Mark Liebenrood

Craigie Aitchison

Craigie Aitchison died in 2009, and this show is intended as a memorial. The first surprise is that the white entrance at Timothy Taylor has been painted an appropriately intense red. The surprise continues inside, where the normally bright lighting of a white-walled gallery has been dimmed to gloom and spotlights pick out the paintings on the darkened walls. It has something of the feel of a church, the paintings treated as icons or altarpieces. And this is appropriate too, because one of Aitchison’s signature subjects was the crucifixion.

The first, from 1958, is on a panel smaller than a postcard, mounted upon a rough piece of wood. Small rusted nail heads recall the harshness of the cross, though the painting itself is gentle and luminous.

Luminosity of colour is a hallmark of these paintings, often a thin wash over a pale ground, or a thicker layer of bright colour; intense yellow in Shepherd, for example. Blue Handle Vase with Iris has a similarly vibrant orange ground to complement the blues of the vase, with the bright contrast of a green butterfly floating next to the pale iris. And in Sheep and Orange Tree, the tiny oranges sing out against a dark violet sky.

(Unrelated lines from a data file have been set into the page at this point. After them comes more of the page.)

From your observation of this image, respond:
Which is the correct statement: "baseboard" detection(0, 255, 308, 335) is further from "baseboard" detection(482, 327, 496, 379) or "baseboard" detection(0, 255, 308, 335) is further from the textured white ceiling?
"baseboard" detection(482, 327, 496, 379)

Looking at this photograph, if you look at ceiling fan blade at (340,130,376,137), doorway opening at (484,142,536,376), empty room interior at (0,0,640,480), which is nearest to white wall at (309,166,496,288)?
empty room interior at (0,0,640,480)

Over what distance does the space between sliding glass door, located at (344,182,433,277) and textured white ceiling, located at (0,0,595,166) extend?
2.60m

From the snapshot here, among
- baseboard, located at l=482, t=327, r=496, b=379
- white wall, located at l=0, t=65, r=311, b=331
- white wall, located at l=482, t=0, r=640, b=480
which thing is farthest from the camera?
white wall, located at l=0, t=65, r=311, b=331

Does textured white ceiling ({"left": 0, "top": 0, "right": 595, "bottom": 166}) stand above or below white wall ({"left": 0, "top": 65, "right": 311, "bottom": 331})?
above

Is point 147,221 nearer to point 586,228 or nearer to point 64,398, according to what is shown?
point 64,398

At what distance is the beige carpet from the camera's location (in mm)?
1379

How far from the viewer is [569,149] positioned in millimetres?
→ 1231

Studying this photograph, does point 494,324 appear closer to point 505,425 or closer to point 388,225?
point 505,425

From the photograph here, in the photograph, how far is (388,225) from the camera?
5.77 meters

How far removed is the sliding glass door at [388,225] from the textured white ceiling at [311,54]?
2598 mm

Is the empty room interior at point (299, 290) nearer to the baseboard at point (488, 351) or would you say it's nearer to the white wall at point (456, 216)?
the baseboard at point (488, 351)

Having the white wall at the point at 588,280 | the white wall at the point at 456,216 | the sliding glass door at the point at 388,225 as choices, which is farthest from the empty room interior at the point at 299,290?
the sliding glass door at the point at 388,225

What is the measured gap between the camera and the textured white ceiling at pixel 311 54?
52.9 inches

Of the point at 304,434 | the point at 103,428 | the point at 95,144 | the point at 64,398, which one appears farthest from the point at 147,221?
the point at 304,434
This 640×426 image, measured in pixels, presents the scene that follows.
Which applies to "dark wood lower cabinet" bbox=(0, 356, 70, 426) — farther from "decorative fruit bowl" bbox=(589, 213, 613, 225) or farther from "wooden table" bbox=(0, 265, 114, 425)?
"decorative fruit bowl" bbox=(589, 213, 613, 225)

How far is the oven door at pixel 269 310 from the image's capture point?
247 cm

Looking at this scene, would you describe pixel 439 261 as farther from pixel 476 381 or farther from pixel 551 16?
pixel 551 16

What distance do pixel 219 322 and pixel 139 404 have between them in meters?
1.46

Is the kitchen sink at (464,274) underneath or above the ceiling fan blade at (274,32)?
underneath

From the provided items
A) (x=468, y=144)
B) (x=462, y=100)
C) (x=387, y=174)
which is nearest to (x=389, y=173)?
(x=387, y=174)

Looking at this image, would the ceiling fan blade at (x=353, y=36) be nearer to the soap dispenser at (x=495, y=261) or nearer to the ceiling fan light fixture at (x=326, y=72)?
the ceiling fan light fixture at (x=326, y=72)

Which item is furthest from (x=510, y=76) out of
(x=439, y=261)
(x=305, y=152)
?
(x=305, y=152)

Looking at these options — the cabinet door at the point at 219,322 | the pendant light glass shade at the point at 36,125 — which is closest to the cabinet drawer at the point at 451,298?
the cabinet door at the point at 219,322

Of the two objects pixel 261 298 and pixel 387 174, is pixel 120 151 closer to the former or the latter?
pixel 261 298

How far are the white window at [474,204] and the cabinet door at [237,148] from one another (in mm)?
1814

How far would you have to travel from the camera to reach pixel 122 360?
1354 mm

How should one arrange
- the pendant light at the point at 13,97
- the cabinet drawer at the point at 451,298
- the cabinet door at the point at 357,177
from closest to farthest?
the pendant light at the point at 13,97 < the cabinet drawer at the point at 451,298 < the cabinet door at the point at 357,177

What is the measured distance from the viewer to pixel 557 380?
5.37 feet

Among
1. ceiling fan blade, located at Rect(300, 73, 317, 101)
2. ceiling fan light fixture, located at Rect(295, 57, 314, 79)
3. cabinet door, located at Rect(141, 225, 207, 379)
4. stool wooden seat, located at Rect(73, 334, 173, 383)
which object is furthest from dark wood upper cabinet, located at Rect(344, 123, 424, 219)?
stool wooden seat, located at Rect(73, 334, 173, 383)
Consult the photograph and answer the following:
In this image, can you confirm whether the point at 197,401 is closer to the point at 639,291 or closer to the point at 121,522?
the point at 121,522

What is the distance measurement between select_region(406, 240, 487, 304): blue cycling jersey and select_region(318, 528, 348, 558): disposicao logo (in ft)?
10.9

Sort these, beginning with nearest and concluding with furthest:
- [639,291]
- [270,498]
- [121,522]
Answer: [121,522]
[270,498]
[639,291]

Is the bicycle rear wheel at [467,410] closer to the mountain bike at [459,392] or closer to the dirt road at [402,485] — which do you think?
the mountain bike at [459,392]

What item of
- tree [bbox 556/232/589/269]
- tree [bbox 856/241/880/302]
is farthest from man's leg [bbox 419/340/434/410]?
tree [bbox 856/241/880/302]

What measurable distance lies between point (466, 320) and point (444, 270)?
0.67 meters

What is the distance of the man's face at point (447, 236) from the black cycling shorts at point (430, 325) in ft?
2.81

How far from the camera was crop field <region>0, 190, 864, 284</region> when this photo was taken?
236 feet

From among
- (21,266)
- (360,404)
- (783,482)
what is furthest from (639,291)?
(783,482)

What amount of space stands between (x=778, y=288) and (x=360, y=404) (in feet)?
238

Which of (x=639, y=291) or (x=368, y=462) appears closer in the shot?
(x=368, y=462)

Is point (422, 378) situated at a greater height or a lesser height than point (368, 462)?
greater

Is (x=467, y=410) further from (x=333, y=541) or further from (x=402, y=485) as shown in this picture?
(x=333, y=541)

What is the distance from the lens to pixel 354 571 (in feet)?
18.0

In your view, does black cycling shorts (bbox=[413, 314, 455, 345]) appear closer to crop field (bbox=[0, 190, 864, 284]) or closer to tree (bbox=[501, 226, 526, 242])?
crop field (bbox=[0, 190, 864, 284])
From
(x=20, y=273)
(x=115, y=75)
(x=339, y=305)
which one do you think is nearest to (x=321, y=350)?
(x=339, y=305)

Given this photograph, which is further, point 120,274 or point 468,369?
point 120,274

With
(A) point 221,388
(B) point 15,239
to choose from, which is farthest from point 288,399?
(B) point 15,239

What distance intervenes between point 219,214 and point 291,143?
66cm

Aitichison’s was an economical style, and this is exemplified in a later Crucifixon II from 1967. The cross is flanked by two spindly orange-brown trees that seem like flames against the black ground. Christ’s features are sketched in with a few thin strokes, and the crown of thorns is made of just four thin pink lines. The whole image is minimal, but altogether enough to suggest the dark sadness of the event.

There are also portraits and landscapes here. The young girl in an extremely minimal portrait has the intense gaze of sitters in early work by Lucian Freud. Landscape with Mountain (Holy Island) is three large areas of colour: Prussian blue, mauve and sienna. The darkness is alleviated by a yellow-green halo behind the right-hand slope of the mountain. Seventeen years later, a very similar mountain stands in the background of the show’s final painting, the Three Kings contemplating the star.

These are paintings worth spending time with, and the whole show is a fitting tribute to this distinctive artist.